Masdar: So Many Questions
So Nicolai heads out of town in order to find a sustainable city, and returns questioning the nature of utopia, suburbia, and Manhattan.
And yet Masdar seems like the fulfillment of that idea. Ever since the notion that thoughtful planning could improve the lot of humankind died out, sometime in the 1970s, both the megarich and the educated middle classes have increasingly found solace by walling themselves off inside a variety of mini-utopias.
This has involved not only the proliferation of suburban gated communities, but also the transformation of city centers in places like Paris and New York into playgrounds for tourists and the rich. Masdar is the culmination of this trend: a self-sufficient society, lifted on a pedestal and outside the reach of most of the world’s citizens.
Masdar, IKYDK, is “the world’s first zero-carbon city” built on the outskirts of Abu Dhabi and designed by Foster & Partners. And Ouroussoff’s point is well-taken, though I question shoehorning in a critique of the current state of Paris and New York so casually, unless he intends to take up the populist urban cudgel later.
But (and you know there would be a but) so many other questions occurred to me as I read his critic’s notebook, questions that seem to pre-date whether or not this was just another gated community.
Like, how much carbon does it take to build a zero-carbon city, much less one in the desert? Aren’t there places on earth better suited to such efforts, if lacking in oil money? Is it carbon neutral if the gas we’ve been buying for the last 10 years paid for the wind towers and solar arrays?
From a design perspective, aren’t those gorgeous pierced screens, based on the traditional mashrabiya, a little too cute? They are made of concrete, tinted to match traditional terra cotta, and remind me excessively of the 1950s and 1960s modernist American embassies by Edward Durell Stone, Harry Weese, et. al. that wrapped your basic Bunshaft box in a concrete version of the traditional ornament. Meanwhile, the research buildings are as high tech, and placeless, as can be.
The slideshow shows Masdar to be a present and future architectural extravaganza. Are there any fabric buildings, or does it include every idea Foster wasn’t allowed to build elsewhere? Ouroussoff rightly notes the retro-futuristic nature of those electric cars. They hail from the same era as the screens, and an entirely different mindset than the ethylene-tetrafluoroethylene—“a super-strong translucent plastic”—facades.

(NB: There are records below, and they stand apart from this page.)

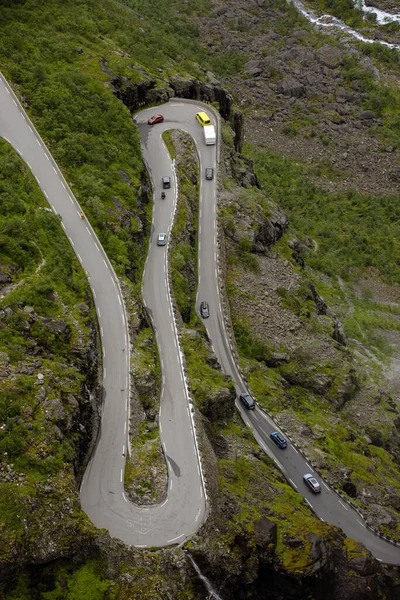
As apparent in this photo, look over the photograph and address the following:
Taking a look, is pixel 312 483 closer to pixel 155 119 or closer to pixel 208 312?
pixel 208 312

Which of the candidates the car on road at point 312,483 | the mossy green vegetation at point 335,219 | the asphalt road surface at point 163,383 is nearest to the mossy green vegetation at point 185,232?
the asphalt road surface at point 163,383

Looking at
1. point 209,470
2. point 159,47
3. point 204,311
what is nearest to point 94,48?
point 159,47

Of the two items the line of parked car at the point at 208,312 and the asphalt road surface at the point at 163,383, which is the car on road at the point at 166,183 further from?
the asphalt road surface at the point at 163,383

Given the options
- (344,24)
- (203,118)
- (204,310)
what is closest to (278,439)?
(204,310)

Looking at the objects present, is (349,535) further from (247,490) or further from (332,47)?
(332,47)

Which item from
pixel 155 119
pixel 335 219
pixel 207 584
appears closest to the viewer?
pixel 207 584

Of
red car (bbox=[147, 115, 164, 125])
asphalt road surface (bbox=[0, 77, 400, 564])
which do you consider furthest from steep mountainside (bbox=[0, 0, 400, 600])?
red car (bbox=[147, 115, 164, 125])

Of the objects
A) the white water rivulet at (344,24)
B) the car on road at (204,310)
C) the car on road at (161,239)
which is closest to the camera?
the car on road at (204,310)
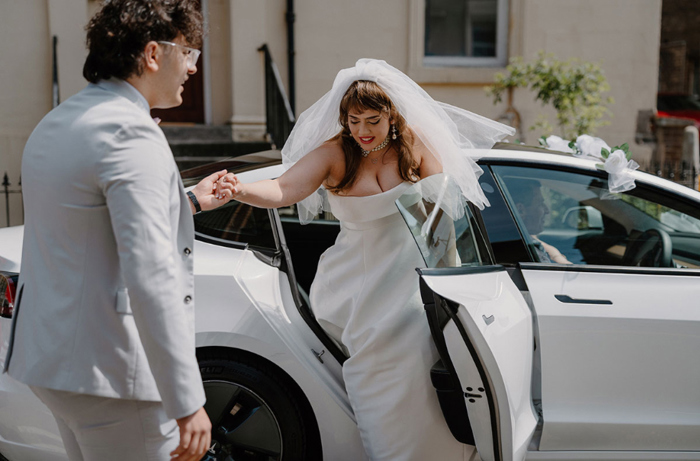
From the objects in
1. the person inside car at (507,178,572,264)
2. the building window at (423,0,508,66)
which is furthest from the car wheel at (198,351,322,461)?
the building window at (423,0,508,66)

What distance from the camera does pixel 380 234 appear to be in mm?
2531

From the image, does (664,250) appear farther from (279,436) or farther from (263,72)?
(263,72)

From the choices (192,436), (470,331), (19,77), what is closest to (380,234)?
(470,331)

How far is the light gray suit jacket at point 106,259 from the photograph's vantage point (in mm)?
1360

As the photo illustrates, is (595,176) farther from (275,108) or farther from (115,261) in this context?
(275,108)

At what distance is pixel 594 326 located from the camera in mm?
2572

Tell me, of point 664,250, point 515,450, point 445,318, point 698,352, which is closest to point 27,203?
point 445,318

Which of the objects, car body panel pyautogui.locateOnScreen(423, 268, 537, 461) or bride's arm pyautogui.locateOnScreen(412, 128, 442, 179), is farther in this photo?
bride's arm pyautogui.locateOnScreen(412, 128, 442, 179)

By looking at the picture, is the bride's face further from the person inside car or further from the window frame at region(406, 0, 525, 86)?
the window frame at region(406, 0, 525, 86)

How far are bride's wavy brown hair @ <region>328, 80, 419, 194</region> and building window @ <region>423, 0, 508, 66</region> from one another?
6.53 metres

The most casually chilling comment is probably Foster’s:
The result, Mr. Foster acknowledged, feels a bit like Disneyland. “Disneyland is attractive because all the service is below ground,” he said. “We do the same here — it is literally a walled city. Traditional cars are stopped at the edges.”

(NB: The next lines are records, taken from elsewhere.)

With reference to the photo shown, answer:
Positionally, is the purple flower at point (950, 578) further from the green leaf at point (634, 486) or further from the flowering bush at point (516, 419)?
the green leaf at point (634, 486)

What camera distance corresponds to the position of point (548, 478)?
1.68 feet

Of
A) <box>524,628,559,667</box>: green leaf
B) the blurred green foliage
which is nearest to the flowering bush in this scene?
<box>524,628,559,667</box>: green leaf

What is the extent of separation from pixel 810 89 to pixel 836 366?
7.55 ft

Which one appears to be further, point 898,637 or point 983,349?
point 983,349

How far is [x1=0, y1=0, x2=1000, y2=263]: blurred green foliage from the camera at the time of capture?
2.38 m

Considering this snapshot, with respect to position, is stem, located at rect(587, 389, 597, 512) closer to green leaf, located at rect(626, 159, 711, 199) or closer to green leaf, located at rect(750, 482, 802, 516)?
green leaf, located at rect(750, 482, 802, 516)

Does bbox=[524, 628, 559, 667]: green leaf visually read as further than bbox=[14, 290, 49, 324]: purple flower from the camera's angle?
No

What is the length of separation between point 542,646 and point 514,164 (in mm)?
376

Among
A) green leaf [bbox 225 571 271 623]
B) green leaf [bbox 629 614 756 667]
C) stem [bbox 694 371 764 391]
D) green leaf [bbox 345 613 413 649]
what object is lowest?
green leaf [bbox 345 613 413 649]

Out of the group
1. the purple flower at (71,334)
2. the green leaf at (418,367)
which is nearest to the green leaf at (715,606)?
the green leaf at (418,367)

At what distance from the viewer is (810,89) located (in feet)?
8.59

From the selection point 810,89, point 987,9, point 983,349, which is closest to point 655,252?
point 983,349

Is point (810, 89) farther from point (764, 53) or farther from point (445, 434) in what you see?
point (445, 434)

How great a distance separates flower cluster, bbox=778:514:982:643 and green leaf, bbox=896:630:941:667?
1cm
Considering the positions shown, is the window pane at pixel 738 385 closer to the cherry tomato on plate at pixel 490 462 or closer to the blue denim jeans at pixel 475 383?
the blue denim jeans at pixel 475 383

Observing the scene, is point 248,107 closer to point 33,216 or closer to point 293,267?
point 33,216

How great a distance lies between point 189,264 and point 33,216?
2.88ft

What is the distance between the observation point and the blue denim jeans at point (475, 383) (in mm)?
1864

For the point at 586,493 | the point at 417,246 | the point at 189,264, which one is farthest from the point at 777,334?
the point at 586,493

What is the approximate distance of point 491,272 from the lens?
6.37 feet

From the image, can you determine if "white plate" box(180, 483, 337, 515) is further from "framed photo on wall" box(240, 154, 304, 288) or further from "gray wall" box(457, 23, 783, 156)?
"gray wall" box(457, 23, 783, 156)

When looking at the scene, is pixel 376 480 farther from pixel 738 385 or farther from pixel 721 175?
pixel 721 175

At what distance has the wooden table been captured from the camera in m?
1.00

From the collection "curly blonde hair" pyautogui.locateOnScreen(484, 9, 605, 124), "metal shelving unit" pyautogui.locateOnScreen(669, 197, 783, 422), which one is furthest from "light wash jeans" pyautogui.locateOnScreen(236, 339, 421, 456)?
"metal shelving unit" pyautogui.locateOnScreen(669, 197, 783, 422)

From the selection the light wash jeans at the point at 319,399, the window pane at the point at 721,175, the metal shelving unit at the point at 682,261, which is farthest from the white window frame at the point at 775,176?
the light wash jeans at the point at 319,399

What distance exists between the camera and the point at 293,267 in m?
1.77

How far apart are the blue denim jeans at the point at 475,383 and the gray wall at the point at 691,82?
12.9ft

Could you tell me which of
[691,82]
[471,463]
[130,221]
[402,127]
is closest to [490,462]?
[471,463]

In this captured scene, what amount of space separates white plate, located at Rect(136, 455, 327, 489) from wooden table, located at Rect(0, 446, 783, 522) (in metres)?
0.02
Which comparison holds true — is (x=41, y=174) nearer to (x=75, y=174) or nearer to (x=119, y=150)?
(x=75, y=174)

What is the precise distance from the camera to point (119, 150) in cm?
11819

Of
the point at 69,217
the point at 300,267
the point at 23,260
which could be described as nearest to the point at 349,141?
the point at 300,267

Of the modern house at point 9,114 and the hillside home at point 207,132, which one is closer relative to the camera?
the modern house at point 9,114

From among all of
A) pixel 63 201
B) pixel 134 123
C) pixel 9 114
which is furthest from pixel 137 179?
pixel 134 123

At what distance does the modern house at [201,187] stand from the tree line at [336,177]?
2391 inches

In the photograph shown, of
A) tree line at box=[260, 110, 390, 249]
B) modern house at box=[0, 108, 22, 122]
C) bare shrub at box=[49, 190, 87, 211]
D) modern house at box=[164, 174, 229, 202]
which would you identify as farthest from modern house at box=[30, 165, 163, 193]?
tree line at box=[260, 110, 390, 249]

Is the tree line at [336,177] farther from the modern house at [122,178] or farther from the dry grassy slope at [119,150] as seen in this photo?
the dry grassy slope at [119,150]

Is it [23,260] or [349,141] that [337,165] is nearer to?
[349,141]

I would love to explore this a little more. Was Walt Disney the ruling urbanist for the 21st century? How different is the way Disneyland buries services underground than, say, Brooklyn? What else is buried here?
This is all a little too sci fi for me, a world split into new archi-cities in which service is soundless and carbon neutral and the messy realities we manufactured from 1851 to 2009 (pick your own dates). Does Foster really think he can plan so far ahead that Masdar will never have its own version of the Second Avenue Subway? Years in the planning, massive urban disruption, the unattractive innards rearing their head above the city’s skin. If H.G. Wells were writing today the Morlocks would be the systems that serve us. To push Ouroussoff’s critique to a spookier place, Masdar is a city apparently designed for Eloi.